2003年11月21日

沖縄の米軍のうごめき

  イラクやトルコで反体制派の政治効果を十分に読みきった反米爆弾攻撃(「殉教作戦」)が続発している。
  アルカイダ系組織「アブハフス・アブマスリ旅団」は16日、15日のイスタンブールでの大規模な爆弾攻撃にかんして「殉教作戦は米国内外で今後も続く。犯罪人ブッシュとアラブおよび外国のその従者、特に英国、イタリア、オーストラリア、日本に告ぐ。死の車はバグダッド、リヤド、イスタンブール、ナシリア、ジャカルタに限らない」と警告した。
  アメリカはイラクで反米勢力の拠点を空爆したり、急襲したりして敵を根絶しようと試みているが、これらはすべて「都市型戦闘行動」である。そして、いま、沖縄でこの都市型戦闘の訓練場をめぐる新しい動きが始まっている。
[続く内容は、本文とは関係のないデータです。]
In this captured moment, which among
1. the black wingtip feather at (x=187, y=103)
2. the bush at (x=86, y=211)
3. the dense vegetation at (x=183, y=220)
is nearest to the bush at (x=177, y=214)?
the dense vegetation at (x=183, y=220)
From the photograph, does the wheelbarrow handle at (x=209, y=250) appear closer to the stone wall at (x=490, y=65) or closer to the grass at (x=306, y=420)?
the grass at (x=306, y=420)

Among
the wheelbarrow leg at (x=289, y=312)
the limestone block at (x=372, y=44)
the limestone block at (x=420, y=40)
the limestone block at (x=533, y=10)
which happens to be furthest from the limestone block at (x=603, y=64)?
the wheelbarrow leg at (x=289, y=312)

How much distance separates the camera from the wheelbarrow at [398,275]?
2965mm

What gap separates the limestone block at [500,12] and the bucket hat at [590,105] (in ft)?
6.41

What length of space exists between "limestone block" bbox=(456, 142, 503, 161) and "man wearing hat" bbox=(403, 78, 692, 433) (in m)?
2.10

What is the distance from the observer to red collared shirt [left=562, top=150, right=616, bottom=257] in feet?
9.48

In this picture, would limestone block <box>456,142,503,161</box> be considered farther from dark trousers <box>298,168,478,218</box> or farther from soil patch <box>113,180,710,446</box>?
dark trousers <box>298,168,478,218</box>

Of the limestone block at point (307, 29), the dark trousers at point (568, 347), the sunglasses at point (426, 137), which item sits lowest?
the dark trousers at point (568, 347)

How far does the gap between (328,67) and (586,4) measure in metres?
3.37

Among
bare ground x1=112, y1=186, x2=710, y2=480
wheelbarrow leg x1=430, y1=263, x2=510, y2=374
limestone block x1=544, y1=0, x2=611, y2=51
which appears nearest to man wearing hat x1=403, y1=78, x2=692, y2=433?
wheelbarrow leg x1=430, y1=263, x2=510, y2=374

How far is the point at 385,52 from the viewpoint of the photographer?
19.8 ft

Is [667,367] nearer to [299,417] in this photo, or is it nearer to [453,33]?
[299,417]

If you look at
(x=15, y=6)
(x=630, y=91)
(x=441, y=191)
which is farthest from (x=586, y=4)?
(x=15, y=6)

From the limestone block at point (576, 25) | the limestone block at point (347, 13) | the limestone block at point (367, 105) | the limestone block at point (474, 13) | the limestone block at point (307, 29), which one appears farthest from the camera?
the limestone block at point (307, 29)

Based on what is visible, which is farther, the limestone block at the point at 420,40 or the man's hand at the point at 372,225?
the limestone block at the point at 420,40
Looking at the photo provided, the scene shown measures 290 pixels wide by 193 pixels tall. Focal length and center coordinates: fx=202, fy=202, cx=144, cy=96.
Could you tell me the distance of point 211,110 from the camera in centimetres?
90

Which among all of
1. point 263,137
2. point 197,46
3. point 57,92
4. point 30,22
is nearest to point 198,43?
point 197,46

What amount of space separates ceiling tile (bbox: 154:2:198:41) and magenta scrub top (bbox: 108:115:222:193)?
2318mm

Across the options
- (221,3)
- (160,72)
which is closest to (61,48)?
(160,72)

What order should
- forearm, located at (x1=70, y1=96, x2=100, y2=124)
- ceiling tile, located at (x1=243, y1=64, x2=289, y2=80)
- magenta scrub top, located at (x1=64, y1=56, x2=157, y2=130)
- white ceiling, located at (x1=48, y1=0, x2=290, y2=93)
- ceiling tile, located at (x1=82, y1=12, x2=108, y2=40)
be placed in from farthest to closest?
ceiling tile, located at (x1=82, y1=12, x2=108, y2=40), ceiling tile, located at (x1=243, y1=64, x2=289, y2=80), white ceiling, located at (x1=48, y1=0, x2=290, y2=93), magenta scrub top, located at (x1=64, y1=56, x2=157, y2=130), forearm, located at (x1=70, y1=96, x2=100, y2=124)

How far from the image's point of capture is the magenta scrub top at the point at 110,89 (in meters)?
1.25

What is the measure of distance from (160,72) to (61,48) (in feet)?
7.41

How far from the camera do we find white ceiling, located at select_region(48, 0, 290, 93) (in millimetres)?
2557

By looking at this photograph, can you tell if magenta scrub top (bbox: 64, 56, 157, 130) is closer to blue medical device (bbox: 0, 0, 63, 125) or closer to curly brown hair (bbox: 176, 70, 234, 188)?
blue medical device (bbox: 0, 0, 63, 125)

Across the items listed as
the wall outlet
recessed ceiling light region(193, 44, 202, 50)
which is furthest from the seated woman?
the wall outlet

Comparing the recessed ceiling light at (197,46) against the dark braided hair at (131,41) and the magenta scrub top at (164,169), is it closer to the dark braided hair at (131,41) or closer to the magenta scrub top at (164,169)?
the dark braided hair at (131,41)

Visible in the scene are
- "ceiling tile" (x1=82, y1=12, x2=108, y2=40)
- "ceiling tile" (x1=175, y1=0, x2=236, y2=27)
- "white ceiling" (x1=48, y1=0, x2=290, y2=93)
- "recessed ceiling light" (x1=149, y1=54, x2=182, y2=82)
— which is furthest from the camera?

  以下11月21日づけ「琉球新報」の関連記事のノートである。

11月16日 午前、ラムズフェルト米国防長官が来沖。基地視察、稲垣知事との会談(40分)。勝連ホワイトビーチには午前10時8分、米海軍パールハーバー所属の攻撃型原子力潜水艦サンタフェが寄港(沖合いに10分間停泊)。


11月18日 米国が日本外務省に次のように通知。
  • 金武町キャンプ・ハンセンのレンジ4(第4射撃場)に米陸軍特殊部隊(green-beret)軍第1大隊が使用する都市型戦闘訓練施設を建設する。
  • この施設は陸軍専用ではなく海兵隊も使用する。
  • これまでレンジ4で実施されてきた海兵隊の実弾射撃訓練は名護市のシュワブでも分散実施する。
 
 【グァムから「安全でないから」と金武町に変更 】
  この都市型戦闘訓練施設は、10月までにグァムのアンダーセン基地に建設される予定だったものが、アンダーセン基地は「近くに民間商業地区が存在し、安全でない」、修理費用や長期の維持費の負担が増加する、などの理由で伊芸地区のキャンプ・ハンセンに変更された。

 
 【住宅地のすぐそば これまでも事故が多かった】
  この都市型戦闘訓練施設は、伊芸地区の民間住宅地から300メートルしか離れていない。

  金武町では、復帰前、1956年と64年に三歳の女児と19歳の女性の足に実弾が当たる事故が発生した。また復帰後も、ハンセンからの被弾事件が10件発生している。そのうち7件が伊芸地区で発生した。
  レンジ4では迫撃砲(60ミリ・81ミリ)、ロケット砲(対戦車ミサイル・ドラゴン)の実弾射撃訓練を実施しているため、山火事が多発している。
  シュワブのレンジ10では昨年7月M2重機関銃による被弾事件が発生し実弾発射訓練にたいする住民の反発が強まっている。

  【海兵隊は実弾射撃場がほしかった】キャンプハンセンの宜野座村部分には1990年に海兵隊用の都市型戦闘訓練施設が完成。第31海兵遠征部隊(MEU)などが訓練を実施しているが、現状では同施設では空砲射撃のみで実弾射撃訓練はできず、(実弾射撃訓練の可能な施設の確保が求められていた)。